MATERIAL SUPPLIED
%%

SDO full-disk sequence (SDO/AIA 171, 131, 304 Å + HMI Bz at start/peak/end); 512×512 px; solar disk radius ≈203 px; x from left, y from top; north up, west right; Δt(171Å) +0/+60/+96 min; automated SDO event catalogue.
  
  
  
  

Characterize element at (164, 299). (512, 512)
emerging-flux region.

%%
%%

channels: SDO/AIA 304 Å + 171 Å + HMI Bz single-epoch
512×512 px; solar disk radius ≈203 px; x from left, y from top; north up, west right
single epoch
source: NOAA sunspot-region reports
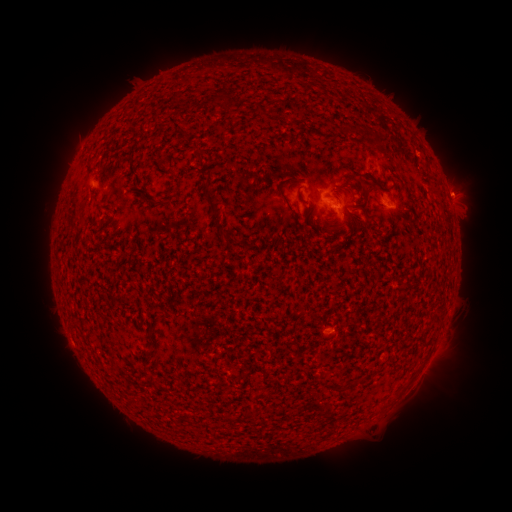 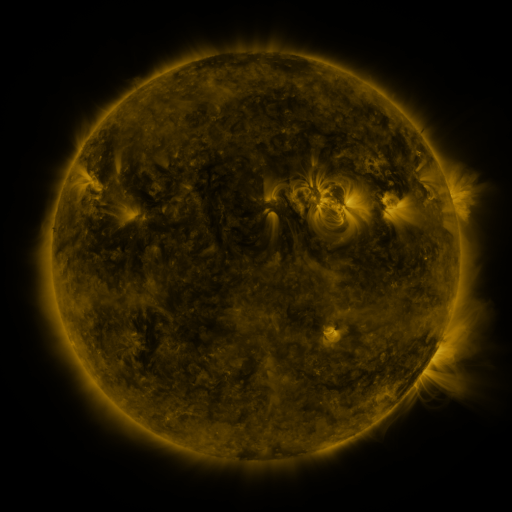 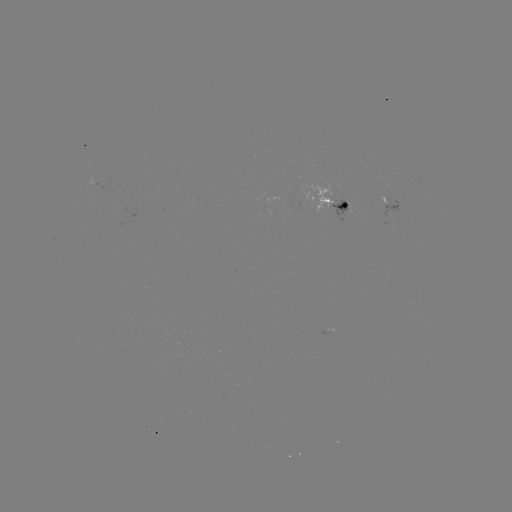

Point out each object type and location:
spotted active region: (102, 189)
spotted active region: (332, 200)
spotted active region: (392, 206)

%%
%%

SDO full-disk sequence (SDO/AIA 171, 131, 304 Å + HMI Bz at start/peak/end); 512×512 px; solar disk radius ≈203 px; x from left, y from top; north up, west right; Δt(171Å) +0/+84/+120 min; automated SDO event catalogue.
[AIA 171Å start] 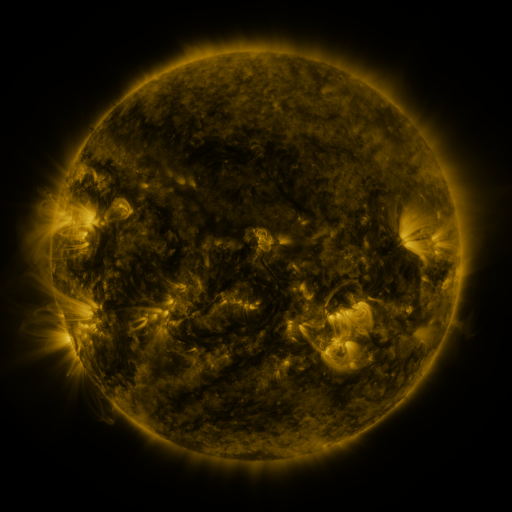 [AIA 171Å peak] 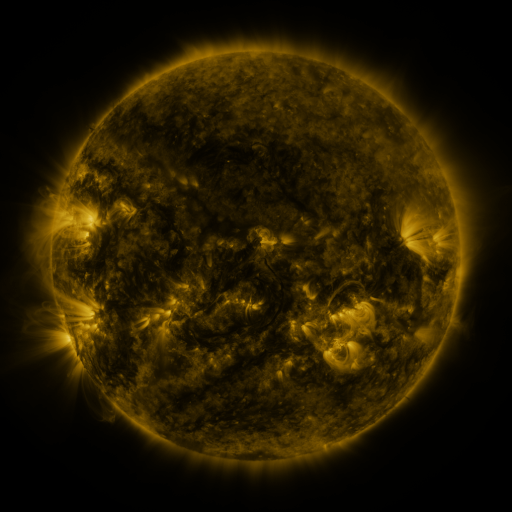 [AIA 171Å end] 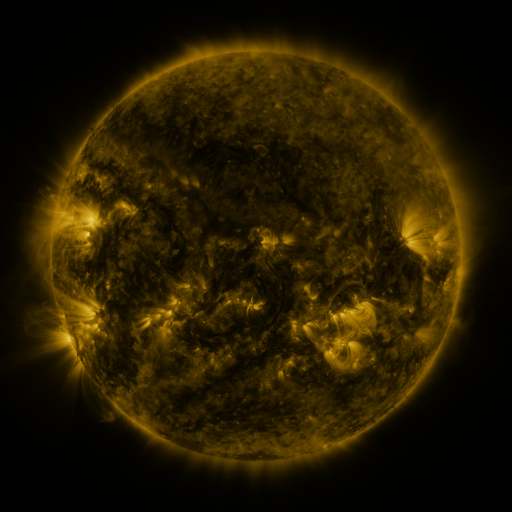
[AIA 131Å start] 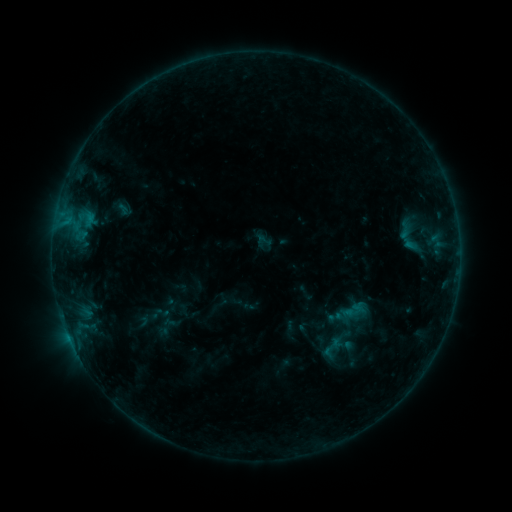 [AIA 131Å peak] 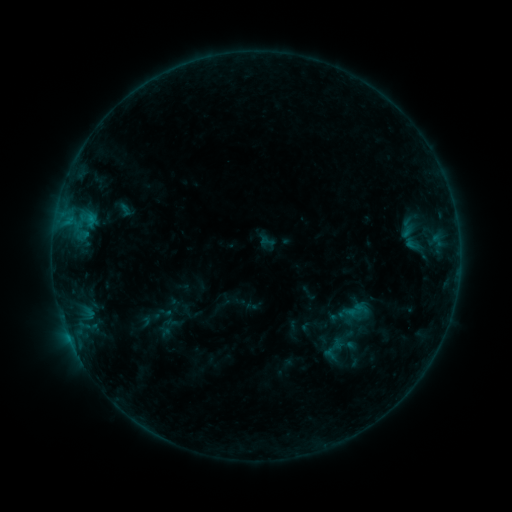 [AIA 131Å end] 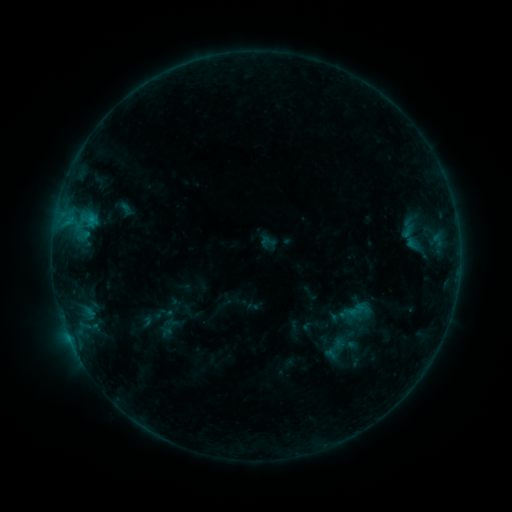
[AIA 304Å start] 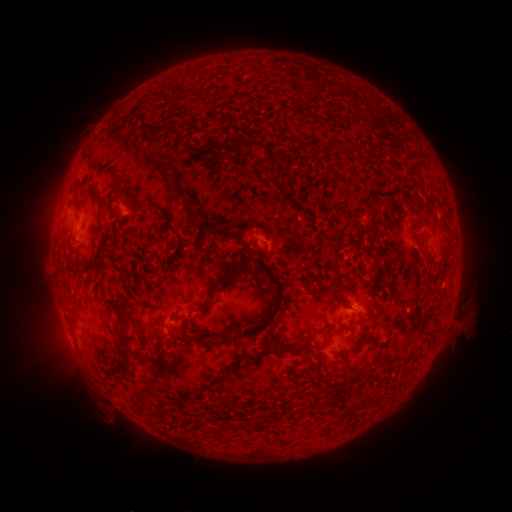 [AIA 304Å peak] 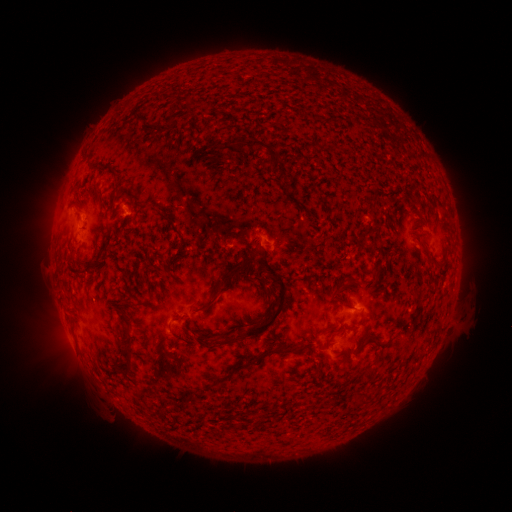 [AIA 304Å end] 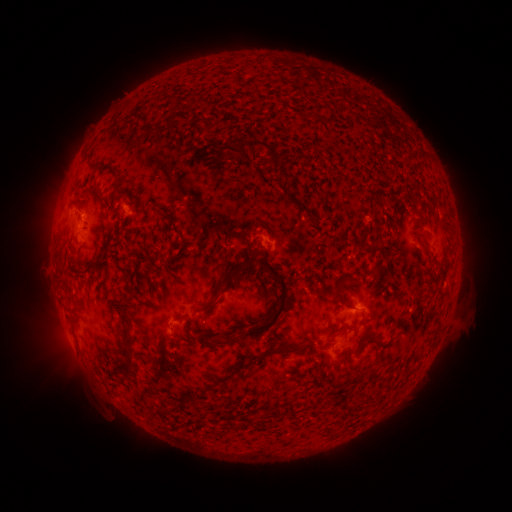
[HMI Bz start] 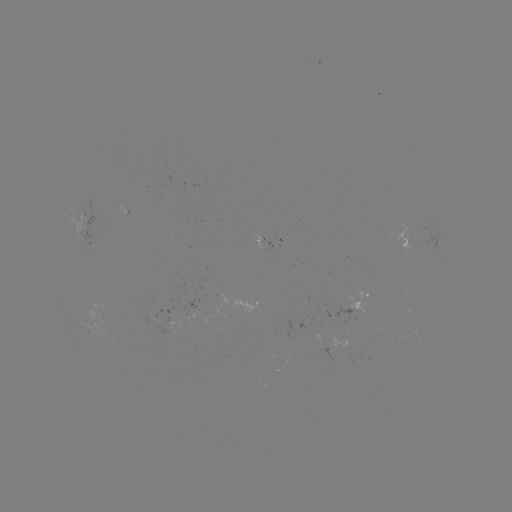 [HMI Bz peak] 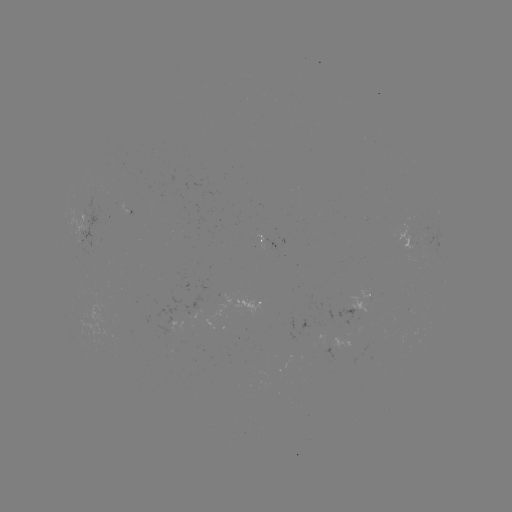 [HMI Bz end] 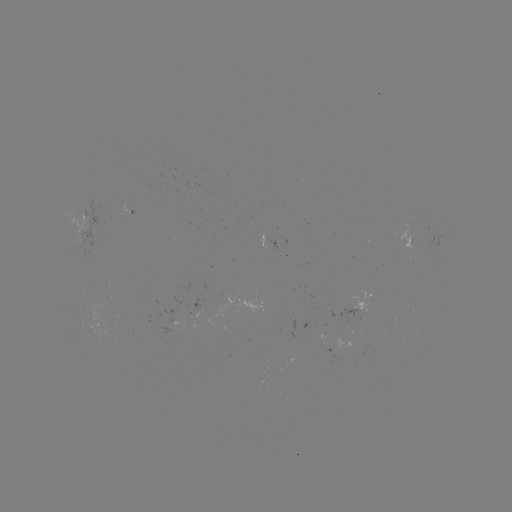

%%

GIVEN TASK
From the records above, pull out every line from the one containing "channels: SDO/AIA 304" through the one containing "spotted active region: (392, 206)", inclusive, and reproduce them verbatim without the pictures.

COMPLETED TASK
channels: SDO/AIA 304 Å + 171 Å + HMI Bz single-epoch
512×512 px; solar disk radius ≈203 px; x from left, y from top; north up, west right
single epoch
source: NOAA sunspot-region reports

Point out each object type and location:
spotted active region: (102, 189)
spotted active region: (332, 200)
spotted active region: (392, 206)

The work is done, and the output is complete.